Thats my main question- do the led's I add need resistors (or to be the kind with the built in resistor) or are the boxes (im guessing the "drivers") eleminate the need for resistors because its not a direct drive setup?


----------



## Ken_McE (Mar 18, 2013)

Cereal_Killer said:


> it has 90 1 watt 5mm LED's.



a 5mm LED should be some small fraction of a watt. Are these little bullet shaped LEDs?




> I'm simply looking to get better output from current technology 5mm LED's.



If it came from some generic Chinese vendor then there is no particular reason to think that these LEDs are state of the art.




> I have found zero info on this subject anywhere on the Internet.



A 5 mm LED has a small range of current where it can safely be driven. If you overdrive them they get brighter, but die quick.



> Is this something worthwhile?



As an experiment 'cause you're bored? Sure. 'Cause you need a reliable way to get more light? No.



> I'm looking for any info on the led's themselves or possible replacements



Someone correct me if I'm wrong, but I don't think there's much work being done with improving 5mm LEDs.



> Does that mean the LED's should be the kind WITH or WITHOUT the built in resistor?



It depends on how many milliamps they're getting. What you want is to have them get enough current to light, but not enough to insta-flash.


----------



## Optical Inferno (Mar 27, 2013)

Ken_McE said:


> Someone correct me if I'm wrong, but I don't think there's much work being done with improving 5mm LEDs.



I'll second that thought. I haven't seen too much innovation in regards to 5mm LED technology. I think manufacturers make them to round out the portfolio kinda like...

"OK...so your buying our high powered LEDs for your product, but you have another product that needs the 5mm technology due to whatever. We make those too and can sell them to you cheaper than the other guy because you are buying our high powered LED"


----------



## SemiMan (Mar 27, 2013)

Optical Inferno said:


> I'll second that thought. I haven't seen too much innovation in regards to 5mm LED technology. I think manufacturers make them to round out the portfolio kinda like...
> 
> "OK...so your buying our high powered LEDs for your product, but you have another product that needs the 5mm technology due to whatever. We make those too and can sell them to you cheaper than the other guy because you are buying our high powered LED"

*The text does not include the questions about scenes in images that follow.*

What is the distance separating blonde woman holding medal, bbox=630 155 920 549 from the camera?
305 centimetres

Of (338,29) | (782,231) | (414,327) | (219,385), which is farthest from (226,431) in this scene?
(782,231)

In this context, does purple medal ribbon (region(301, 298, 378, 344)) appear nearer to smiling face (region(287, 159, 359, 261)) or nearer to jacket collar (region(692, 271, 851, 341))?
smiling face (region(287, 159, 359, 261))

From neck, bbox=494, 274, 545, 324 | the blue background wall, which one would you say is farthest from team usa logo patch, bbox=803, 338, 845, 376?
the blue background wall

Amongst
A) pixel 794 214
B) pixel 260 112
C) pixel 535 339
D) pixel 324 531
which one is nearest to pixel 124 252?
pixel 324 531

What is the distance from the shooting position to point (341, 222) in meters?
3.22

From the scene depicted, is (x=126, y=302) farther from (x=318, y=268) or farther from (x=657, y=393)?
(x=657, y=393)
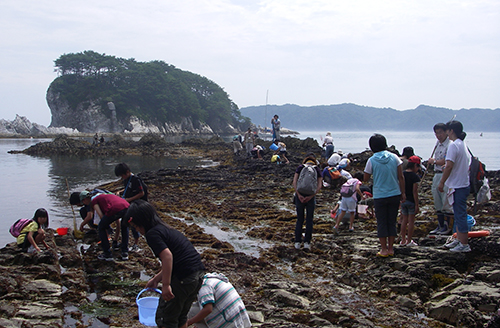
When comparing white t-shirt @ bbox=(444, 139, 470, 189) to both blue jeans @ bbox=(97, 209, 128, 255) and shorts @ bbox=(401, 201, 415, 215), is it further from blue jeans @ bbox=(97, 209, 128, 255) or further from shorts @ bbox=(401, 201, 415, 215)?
blue jeans @ bbox=(97, 209, 128, 255)

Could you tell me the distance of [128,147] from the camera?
3906 cm

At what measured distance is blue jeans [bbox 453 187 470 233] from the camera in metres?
5.83

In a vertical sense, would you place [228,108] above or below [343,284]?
above

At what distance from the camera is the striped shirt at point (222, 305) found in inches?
138

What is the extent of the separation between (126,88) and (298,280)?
10199 centimetres

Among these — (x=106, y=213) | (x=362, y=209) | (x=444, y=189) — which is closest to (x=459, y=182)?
(x=444, y=189)

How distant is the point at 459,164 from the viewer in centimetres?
590

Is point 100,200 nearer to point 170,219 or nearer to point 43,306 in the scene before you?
point 43,306

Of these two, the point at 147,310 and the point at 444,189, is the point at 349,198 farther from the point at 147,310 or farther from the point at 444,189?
the point at 147,310

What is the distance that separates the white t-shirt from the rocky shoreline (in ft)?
3.25

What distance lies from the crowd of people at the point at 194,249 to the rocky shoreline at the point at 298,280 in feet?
1.08

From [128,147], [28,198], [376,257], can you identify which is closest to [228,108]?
[128,147]

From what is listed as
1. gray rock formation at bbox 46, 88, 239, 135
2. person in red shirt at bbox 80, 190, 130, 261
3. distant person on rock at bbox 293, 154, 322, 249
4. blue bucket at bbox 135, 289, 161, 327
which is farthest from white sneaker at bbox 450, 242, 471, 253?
gray rock formation at bbox 46, 88, 239, 135

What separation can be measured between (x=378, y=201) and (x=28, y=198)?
12738 mm
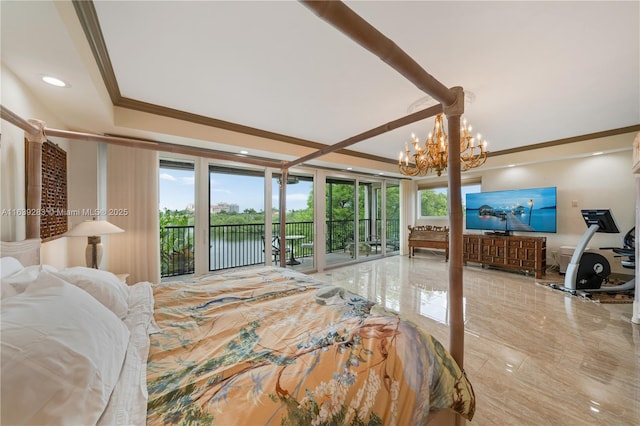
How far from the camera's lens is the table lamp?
2227 millimetres

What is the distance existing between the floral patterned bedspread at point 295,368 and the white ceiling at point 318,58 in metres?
1.75

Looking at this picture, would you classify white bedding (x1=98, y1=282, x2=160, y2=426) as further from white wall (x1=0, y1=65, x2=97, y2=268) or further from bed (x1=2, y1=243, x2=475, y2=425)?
white wall (x1=0, y1=65, x2=97, y2=268)

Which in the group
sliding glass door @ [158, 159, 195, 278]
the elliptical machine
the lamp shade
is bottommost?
the elliptical machine

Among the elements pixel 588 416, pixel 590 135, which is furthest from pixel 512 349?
pixel 590 135

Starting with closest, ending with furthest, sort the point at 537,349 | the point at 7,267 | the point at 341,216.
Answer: the point at 7,267 < the point at 537,349 < the point at 341,216

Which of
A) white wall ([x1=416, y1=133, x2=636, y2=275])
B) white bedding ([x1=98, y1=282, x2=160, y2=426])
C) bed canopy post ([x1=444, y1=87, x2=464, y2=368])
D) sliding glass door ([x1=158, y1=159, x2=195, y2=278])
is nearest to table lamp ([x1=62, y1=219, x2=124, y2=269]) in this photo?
sliding glass door ([x1=158, y1=159, x2=195, y2=278])

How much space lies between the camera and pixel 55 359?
69 centimetres

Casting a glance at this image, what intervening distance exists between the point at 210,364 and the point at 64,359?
1.52ft

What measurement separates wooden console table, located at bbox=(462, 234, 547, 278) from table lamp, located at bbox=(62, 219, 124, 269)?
611 centimetres

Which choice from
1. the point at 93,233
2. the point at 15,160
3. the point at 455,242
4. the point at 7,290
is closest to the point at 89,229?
the point at 93,233

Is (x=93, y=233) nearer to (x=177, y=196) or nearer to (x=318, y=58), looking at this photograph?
(x=177, y=196)

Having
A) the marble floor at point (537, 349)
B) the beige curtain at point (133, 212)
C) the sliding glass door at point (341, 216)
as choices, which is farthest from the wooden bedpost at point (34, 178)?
the sliding glass door at point (341, 216)

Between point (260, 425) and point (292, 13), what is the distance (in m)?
2.03

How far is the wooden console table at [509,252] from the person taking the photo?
4395mm
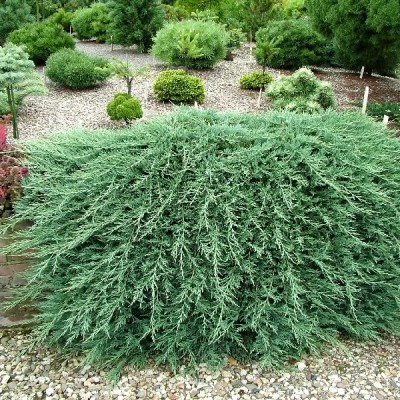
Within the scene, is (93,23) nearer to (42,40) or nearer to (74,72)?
(42,40)

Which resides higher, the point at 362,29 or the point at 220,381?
the point at 362,29

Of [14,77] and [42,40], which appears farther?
[42,40]

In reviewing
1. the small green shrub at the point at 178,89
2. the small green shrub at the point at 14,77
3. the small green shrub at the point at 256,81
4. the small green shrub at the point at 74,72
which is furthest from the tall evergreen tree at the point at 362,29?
the small green shrub at the point at 14,77

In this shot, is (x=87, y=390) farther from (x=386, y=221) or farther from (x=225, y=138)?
(x=386, y=221)

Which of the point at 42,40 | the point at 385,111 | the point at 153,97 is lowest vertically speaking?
the point at 153,97

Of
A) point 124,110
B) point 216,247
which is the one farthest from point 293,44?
point 216,247

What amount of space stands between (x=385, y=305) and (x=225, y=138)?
1456 mm

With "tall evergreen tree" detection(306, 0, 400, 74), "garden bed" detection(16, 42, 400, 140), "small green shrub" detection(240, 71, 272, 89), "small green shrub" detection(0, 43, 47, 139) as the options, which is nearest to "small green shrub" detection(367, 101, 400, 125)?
"garden bed" detection(16, 42, 400, 140)

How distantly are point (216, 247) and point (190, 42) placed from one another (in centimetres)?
842

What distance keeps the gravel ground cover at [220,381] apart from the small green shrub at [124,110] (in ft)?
15.3

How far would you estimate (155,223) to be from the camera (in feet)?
8.95

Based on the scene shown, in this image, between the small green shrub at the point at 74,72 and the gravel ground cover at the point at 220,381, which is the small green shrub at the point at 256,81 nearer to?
the small green shrub at the point at 74,72

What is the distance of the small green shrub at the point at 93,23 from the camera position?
15.8 m

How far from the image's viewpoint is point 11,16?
14.0 metres
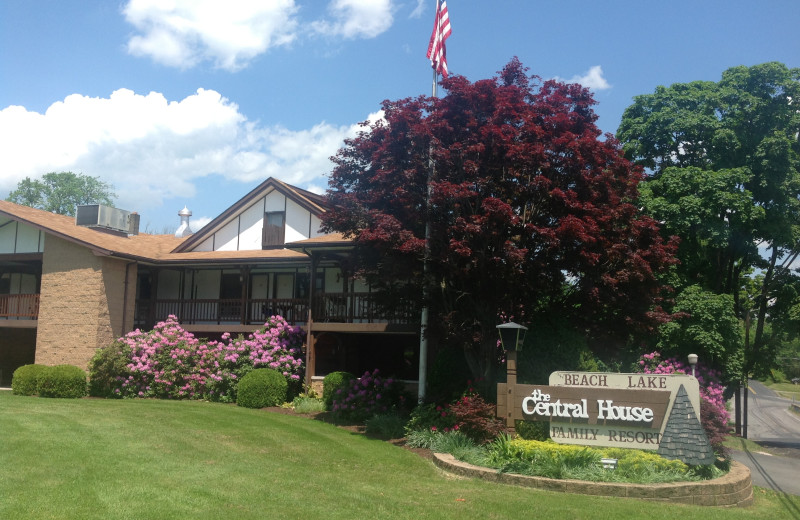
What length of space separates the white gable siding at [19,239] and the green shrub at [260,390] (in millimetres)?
10320

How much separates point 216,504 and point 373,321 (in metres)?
13.7

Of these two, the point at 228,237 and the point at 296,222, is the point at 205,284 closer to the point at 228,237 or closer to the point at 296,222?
the point at 228,237

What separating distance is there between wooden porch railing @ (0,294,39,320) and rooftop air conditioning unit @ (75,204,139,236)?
340 cm

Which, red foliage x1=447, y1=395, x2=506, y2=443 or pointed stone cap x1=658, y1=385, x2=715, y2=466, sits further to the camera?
red foliage x1=447, y1=395, x2=506, y2=443

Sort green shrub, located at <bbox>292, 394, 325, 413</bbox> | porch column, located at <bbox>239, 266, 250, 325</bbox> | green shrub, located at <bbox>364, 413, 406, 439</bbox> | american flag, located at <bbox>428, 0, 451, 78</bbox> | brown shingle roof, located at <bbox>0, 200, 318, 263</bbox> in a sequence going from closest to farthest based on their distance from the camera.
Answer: green shrub, located at <bbox>364, 413, 406, 439</bbox>, american flag, located at <bbox>428, 0, 451, 78</bbox>, green shrub, located at <bbox>292, 394, 325, 413</bbox>, brown shingle roof, located at <bbox>0, 200, 318, 263</bbox>, porch column, located at <bbox>239, 266, 250, 325</bbox>

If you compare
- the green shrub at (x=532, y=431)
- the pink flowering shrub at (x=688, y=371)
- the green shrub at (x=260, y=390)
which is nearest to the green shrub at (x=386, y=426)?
the green shrub at (x=532, y=431)

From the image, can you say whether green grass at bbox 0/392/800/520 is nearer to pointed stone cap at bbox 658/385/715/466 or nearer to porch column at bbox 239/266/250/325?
pointed stone cap at bbox 658/385/715/466

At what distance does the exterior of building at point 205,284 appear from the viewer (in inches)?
893

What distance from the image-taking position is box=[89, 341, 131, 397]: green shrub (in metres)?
21.3

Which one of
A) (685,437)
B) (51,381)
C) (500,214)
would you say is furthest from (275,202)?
(685,437)

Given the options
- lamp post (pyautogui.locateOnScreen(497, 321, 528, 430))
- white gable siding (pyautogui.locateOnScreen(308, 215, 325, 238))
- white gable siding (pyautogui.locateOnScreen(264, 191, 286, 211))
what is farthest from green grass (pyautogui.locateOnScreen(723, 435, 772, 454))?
white gable siding (pyautogui.locateOnScreen(264, 191, 286, 211))

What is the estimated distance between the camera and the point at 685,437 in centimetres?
1120

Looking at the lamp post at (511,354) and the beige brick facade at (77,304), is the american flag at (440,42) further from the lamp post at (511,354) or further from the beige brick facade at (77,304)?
the beige brick facade at (77,304)

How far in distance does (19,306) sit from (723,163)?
2636cm
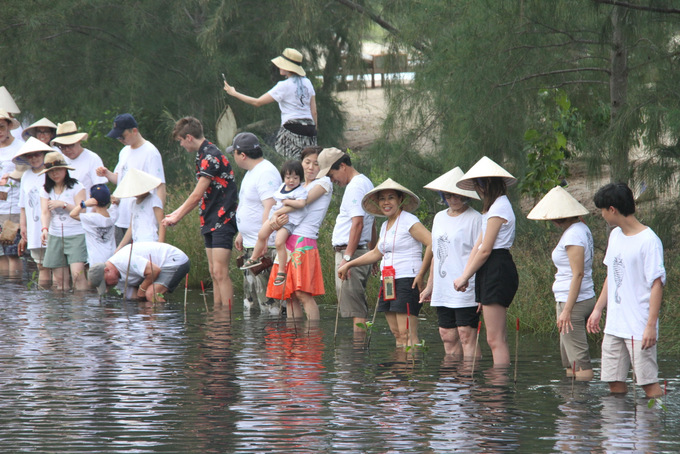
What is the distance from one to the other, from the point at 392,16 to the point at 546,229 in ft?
11.9

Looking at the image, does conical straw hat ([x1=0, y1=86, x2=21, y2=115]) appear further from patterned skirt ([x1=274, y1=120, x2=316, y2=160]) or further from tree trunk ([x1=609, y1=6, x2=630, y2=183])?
tree trunk ([x1=609, y1=6, x2=630, y2=183])

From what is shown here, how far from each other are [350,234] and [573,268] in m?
2.62

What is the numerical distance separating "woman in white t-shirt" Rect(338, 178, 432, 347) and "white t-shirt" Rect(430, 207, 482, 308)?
16.3 inches

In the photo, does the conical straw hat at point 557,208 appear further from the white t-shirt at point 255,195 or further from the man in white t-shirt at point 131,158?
the man in white t-shirt at point 131,158

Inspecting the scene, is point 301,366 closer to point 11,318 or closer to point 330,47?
point 11,318

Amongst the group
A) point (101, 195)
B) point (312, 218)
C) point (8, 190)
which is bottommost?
point (312, 218)

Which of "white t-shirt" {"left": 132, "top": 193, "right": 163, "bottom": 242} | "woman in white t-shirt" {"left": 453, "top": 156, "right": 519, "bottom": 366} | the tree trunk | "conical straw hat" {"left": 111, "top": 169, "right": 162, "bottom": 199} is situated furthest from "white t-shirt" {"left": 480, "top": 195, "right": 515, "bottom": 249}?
"white t-shirt" {"left": 132, "top": 193, "right": 163, "bottom": 242}

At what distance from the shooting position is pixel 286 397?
7.81m

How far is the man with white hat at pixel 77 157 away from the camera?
1382 centimetres

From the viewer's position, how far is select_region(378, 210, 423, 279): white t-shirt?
31.3ft

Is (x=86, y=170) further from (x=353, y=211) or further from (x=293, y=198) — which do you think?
(x=353, y=211)

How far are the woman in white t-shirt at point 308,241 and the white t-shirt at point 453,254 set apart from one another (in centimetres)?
229

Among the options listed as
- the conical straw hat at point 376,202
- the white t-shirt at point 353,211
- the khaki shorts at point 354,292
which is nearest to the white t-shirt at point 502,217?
the conical straw hat at point 376,202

Only innovation I have seen lately in through hole is for display purposes and that is just till they find better packaging for the SMT equiv with optical capabilities.

No real grow light will ever be through hole leds ... no heat dissipation.

Semiman


----------



## kaichu dento (Mar 28, 2013)

SemiMan said:


> No real grow light will ever be through hole leds ... no heat dissipation.


Sorry if I'm not following you, but the round and squared multi-emitter LED grow lights we have are fan cooled.


----------



## AnAppleSnail (Mar 28, 2013)

kaichu dento said:


> Sorry if I'm not following you, but the round and squared multi-emitter LED grow lights we have are fan cooled.


Yep, but...
The LED bone's connected to the heat sink bone. That's not possible with through-hole LEDs, where the diode only releases heat through a few half-centimeter wires.


----------



## kaichu dento (Mar 28, 2013)

AnAppleSnail said:


> Yep, but...
> The LED bone's connected to the heat sink bone. That's not possible with through-hole LEDs, where the diode only releases heat through a few half-centimeter wires.


LOL!
Okay, I follow now, and yes, the fixtures we have do exhibit the proper anatomical connections.


----------